* _GIVEN INSTRUCTION_
Pull out each of the rows below and reproduce every line verbatim, without changing a single character.
##### SUPPLIED RECORDS #####
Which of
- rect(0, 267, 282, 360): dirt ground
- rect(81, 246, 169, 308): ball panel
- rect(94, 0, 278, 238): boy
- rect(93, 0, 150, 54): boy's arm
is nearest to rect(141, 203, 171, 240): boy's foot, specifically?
#####
* _FINISHED EXERCISE_
Which of
- rect(0, 267, 282, 360): dirt ground
- rect(81, 246, 169, 308): ball panel
- rect(94, 0, 278, 238): boy
- rect(93, 0, 150, 54): boy's arm
is nearest to rect(141, 203, 171, 240): boy's foot, specifically?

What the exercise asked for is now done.